Covered List: the Wi-Fi Alliance goes looking for the exemption door
On the supply-chain track, the Wi-Fi Alliance (Alex Roytblat, with David Redl’s Salt Point Strategies) filed a May 12 ex parte reporting a meeting with Adam Chan — newly elevated to Senior National Security Counsel in the Chairman’s office — about the March action adding “all foreign-made consumer routers to the FCC’s Covered List” (DA 26-278). The ask is procedural and telling: the Alliance “sought additional clarification regarding the conditional approval process by which entities may request exemptions for routers on the Covered List.” The conditional-approval cadence that has been issuing named-model exemptions is now drawing organized industry attention to the process itself — who may apply, on what timeline. Expect more of this as the router addition starts to bite.
Honorable mentions
Two single-filer items rose above the consumer express-comment wash on 17-59: Bobby Etheredge Jr. petitioned in 02-278 for a “silence as revocation” rule for political P2P text messaging, arguing the current opt-out mechanics create a “security paradox”; and Pine Belt Cellular wrote in to WC 18-89 supporting reimbursement of post-deadline rip-and-replace costs, flagging roughly $250,000 of exposure. On the FTC side, Chairman Ferguson sent compliance-warning letters to some fourteen platforms ahead of the May 19 Take It Down Act deadline — the statute that reaches AI-generated non-consensual intimate imagery, and the closest the week came to the synthetic-media beat.
Looking ahead
The week ahead is the one that matters. First, the May 20 open meeting: if the Call Authentication FNPRM is adopted as drafted, the Sorenson redline, the TRS attestation question at ¶124, and the foreign-calls/KYUP framing at ¶125 all convert from circulation-draft language into a live comment cycle on named text.
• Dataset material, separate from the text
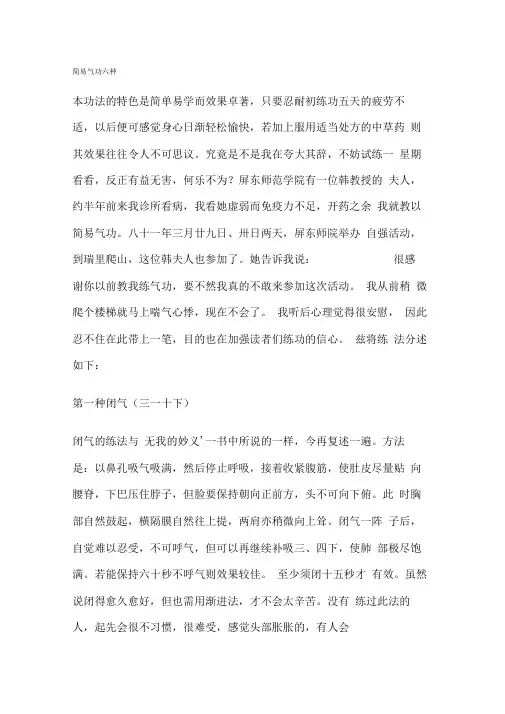 简易气功六种

本功法的特色是简单易学而效果卓著，只要忍耐初练功五天的疲劳不适，以后便可感觉身心日渐轻松愉快，若加上服用适当处方的中草药 则其效果往往令人不可思议。究竟是不是我在夸大其辞，不妨试练一 星期看看，反正有益无害，何乐不为？屏东师范学院有一位韩教授的 夫人，约半年前来我诊所看病，我看她虚弱而免疫力不足，开药之余 我就教以简易气功。八十一年三月廿九日、卅日两天，屏东师院举办 自强活动，到瑞里爬山，这位韩夫人也参加了。她告诉我说： 很感谢你以前教我练气功，要不然我真的不敢来参加这次活动。 我从前稍 微爬个楼梯就马上喘气心悸，现在不会了。 我听后心理觉得很安慰， 因此忍不住在此带上一笔，目的也在加强读者们练功的信心。 兹将练 法分述如下：

第一种闭气（三一十下）

闭气的练法与 无我的妙义’一书中所说的一样，今再复述一遍。方法是：以鼻孔吸气吸满，然后停止呼吸，接着收紧腹筋，使肚皮尽量贴 向腰脊，下巴压住脖子，但脸要保持朝向正前方，头不可向下俯。此 时胸部自然鼓起，横隔膜自然往上提，两肩亦稍微向上耸。闭气一阵 子后，自觉难以忍受，不可呼气，但可以再继续补吸三、四下，使肺 部极尽饱满。若能保持六十秒不呼气则效果较佳。 至少须闭十五秒才 有效。虽然说闭得愈久愈好，但也需用渐进法，才不会太辛苦。没有 练过此法的人，起先会很不习惯，很难受，感觉头部胀胀的，有人会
Second, the June 8 KYC comment deadline in WC 26-49 — watch whether the trade associations and analytics vendors line up behind the “verify behavior, not documents” framing the early individual filers are previewing, and whether anyone steps up to defend a government-ID baseline. Third, the Covered List exemption process — with the Wi-Fi Alliance now pressing on conditional-approval mechanics, expect either a clarifying public notice or another round of named-model approvals. And keep an eye on the TRS coalition: with Sorenson now redlining text directly, the relay providers’ A-level-attestation ask is the most concrete unresolved item heading into the meeting.